An additional trend is also clear. The top three panels and the bottom left panel all begin with 2 M of terrestrial group material spread over 1.5 au, 2.5 au, 3.5 au and 1.5 au, respectively. The 3 M of Jovian material is spread across 6.5 au, 5.5 au, 4.5 au and 4.5 au, respectively. The mostly constant mass of terrestrial group material between these simulations necessarily implies that the surface density of solids decreases as the width of its annulus decreases, which automatically explains why the top left (232) and bottom left (222g4) panels have the most massive embryos and the top right-panel has the least massive embryos (the reason for the difference between the middle left (334) and middle right (335) panels is not clear, but could be due to the different initial number of planetesimals).

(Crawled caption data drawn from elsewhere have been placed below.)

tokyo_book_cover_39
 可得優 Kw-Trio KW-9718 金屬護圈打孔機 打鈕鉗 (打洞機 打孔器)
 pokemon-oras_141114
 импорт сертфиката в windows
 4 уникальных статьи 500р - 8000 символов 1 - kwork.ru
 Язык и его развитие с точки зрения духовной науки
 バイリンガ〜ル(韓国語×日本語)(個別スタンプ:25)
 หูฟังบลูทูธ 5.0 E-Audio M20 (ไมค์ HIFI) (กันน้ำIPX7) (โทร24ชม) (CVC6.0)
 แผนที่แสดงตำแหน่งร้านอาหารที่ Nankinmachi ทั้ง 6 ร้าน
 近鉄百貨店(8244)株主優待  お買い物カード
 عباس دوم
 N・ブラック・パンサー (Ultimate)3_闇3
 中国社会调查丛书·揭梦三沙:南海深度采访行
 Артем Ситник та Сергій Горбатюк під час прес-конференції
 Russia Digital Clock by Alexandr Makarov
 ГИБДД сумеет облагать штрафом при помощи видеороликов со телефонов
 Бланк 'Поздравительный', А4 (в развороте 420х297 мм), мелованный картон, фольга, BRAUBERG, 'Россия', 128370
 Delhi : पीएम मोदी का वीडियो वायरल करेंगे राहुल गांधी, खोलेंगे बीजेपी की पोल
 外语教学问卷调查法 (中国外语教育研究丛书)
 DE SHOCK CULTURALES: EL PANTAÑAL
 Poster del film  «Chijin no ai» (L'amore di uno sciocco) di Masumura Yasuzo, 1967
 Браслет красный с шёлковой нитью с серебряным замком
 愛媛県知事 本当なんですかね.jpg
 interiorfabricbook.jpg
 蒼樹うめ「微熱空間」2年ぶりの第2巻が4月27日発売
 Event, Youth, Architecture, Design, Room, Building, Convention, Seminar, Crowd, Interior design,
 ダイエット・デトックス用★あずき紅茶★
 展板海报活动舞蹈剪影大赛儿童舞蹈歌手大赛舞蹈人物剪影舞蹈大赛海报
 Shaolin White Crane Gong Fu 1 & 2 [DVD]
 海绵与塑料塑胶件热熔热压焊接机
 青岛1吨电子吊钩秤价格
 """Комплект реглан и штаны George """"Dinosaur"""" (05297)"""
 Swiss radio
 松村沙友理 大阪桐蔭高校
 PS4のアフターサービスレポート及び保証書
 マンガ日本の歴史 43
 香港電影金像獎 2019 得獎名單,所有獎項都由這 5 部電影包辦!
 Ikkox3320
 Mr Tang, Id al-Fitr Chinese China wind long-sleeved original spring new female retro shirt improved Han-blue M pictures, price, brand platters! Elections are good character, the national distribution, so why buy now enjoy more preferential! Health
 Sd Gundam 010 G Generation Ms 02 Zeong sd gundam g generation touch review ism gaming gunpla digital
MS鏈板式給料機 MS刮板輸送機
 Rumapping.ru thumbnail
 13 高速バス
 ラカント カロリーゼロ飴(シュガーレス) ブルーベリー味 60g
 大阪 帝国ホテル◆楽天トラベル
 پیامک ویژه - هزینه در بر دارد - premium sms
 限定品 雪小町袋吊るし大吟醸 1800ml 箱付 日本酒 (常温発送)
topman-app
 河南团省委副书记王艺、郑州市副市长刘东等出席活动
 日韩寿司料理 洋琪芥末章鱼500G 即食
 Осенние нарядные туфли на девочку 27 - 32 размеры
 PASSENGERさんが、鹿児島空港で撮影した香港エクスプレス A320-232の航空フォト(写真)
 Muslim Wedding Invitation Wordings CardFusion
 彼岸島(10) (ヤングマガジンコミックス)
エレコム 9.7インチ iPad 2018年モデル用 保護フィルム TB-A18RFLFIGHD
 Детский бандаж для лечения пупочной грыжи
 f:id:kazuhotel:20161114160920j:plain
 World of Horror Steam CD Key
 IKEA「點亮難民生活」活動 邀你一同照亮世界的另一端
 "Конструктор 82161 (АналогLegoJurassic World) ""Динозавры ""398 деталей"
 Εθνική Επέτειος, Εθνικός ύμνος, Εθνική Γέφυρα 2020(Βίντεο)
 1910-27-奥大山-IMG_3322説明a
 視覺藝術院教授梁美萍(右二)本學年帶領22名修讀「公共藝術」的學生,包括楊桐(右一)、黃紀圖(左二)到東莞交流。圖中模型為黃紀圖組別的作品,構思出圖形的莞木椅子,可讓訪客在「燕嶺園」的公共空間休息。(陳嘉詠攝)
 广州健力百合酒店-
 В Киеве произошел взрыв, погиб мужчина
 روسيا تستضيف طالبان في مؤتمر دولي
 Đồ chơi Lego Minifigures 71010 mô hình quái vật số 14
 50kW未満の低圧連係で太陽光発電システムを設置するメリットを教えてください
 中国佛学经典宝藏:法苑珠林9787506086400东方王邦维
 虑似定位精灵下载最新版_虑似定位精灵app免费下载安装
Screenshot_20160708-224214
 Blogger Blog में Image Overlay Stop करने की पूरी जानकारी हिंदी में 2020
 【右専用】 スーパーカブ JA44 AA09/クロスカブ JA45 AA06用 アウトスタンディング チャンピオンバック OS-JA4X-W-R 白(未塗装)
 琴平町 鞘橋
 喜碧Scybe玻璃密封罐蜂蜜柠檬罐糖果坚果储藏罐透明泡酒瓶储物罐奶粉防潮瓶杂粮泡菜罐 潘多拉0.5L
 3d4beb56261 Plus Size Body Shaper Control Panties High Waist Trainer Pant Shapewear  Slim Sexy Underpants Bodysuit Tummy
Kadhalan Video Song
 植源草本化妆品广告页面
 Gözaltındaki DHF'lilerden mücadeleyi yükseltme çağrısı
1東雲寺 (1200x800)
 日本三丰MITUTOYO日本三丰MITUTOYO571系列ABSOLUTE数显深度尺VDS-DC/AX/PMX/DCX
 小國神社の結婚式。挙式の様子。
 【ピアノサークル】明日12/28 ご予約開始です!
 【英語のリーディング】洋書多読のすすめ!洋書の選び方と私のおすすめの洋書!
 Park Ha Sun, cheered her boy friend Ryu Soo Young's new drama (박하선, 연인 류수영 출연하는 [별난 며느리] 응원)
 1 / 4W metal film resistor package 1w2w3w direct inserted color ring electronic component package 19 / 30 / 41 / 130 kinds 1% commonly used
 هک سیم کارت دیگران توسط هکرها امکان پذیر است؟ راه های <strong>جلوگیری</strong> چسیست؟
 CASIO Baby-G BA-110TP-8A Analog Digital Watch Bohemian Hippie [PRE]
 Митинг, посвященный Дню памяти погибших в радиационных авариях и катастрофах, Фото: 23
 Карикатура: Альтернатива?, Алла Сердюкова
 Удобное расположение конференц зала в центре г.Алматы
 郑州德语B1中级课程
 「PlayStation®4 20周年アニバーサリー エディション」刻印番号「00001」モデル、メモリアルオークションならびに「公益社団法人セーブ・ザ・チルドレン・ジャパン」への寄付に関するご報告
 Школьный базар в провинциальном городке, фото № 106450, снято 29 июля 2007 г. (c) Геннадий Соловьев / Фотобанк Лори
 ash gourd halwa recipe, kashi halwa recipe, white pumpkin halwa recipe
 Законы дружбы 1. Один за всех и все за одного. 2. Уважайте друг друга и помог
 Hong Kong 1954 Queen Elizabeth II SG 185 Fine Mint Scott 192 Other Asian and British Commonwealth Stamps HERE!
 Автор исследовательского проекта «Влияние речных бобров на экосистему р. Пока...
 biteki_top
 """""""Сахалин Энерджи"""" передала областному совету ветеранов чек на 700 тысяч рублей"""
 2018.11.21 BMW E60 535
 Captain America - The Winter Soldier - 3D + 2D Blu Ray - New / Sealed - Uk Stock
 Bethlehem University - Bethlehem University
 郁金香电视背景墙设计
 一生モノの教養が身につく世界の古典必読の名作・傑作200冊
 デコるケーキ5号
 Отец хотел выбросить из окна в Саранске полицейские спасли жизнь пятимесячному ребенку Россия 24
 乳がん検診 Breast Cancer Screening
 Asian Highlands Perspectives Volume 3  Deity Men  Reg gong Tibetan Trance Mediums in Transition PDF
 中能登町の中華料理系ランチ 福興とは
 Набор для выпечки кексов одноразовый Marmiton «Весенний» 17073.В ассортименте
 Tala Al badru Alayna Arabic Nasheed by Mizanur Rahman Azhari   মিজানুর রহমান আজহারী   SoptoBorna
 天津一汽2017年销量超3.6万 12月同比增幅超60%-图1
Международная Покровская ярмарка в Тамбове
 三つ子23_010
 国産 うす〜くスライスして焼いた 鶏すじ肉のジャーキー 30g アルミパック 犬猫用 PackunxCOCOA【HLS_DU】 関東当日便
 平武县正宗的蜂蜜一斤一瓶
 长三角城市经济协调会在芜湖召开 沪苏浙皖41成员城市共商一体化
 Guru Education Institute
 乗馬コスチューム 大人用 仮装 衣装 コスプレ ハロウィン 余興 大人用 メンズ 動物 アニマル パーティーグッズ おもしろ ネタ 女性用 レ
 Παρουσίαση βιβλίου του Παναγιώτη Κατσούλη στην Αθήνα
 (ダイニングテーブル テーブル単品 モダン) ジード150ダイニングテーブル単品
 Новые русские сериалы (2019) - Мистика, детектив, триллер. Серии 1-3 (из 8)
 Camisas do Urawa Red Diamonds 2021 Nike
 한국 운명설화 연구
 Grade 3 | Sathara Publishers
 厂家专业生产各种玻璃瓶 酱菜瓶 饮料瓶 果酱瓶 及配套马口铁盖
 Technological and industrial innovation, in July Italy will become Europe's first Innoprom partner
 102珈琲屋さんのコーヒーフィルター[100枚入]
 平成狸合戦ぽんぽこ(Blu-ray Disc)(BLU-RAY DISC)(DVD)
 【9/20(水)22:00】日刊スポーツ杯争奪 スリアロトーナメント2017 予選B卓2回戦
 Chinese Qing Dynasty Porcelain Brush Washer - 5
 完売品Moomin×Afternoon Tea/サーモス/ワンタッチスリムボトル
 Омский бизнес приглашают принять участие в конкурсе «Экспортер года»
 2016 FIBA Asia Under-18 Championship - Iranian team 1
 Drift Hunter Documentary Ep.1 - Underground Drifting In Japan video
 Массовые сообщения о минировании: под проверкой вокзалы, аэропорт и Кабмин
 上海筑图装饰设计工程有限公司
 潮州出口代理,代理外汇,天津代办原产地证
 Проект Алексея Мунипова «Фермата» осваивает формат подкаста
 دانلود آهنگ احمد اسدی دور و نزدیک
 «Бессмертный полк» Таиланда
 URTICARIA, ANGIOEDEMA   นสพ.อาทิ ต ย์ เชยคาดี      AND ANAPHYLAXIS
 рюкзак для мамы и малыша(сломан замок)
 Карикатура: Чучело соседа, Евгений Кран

Clearly the implantation of Jovian group material cannot compensate for the decreasing surface density of the terrestrial group material in speeding up embryo growth.

A different visualisation of the distribution of Jovian group material is shown in Fig. 6 as a function of final semi-major axis of the planets. At the end of the simulations all embryos were binned in semi-major axis bins of 0.1 au and the mass-weighted average fraction plus 1σ uncertainties of Jovian group material was computed. A non-mass-weighted version of this figure is shown in Appendix A. The mass fraction of Jovian group material absorbed by the embryos generally increases with heliocentric distance, with a typical mean value of ƒJ ~ 15% (see Appendix A). However, due to the mass-semi-major axis distribution of the embryos themselves, the mass-weighted fraction of Jovian material is either flat for a > 0.7 au, or bimodal, with peaks at 0.9 au and 2 au. Some embryos beyond 2 au have ƒJ ≳ 35%: these bodies are stranded embryos which consist almost entirely of Jovian group material. Subsequent dynamical evolution will reveal where these bodies end up. The results displayed in Fig. 6 make predictions for the composition of the terrestrial planets once these simulations are continued. Even though generally the feeding zones of the terrestrial planets greatly overlap (e.g. Chambers 2001; Kaib & Cowan 2015; Mah & Brasser 2021), the outcomes shown here predict that Earth analogues are going to have a greater proportion of Jovian group material than Mars analogues if the feeding zones do not overlap too much (Mah & Brasser 2021) This outcome seems to be supported by recent cosmochemical studies (e.g Dauphas et al. 2024; Kleine et al. 2023). Future work will reveal whether this prediction can be reproduced dynamically.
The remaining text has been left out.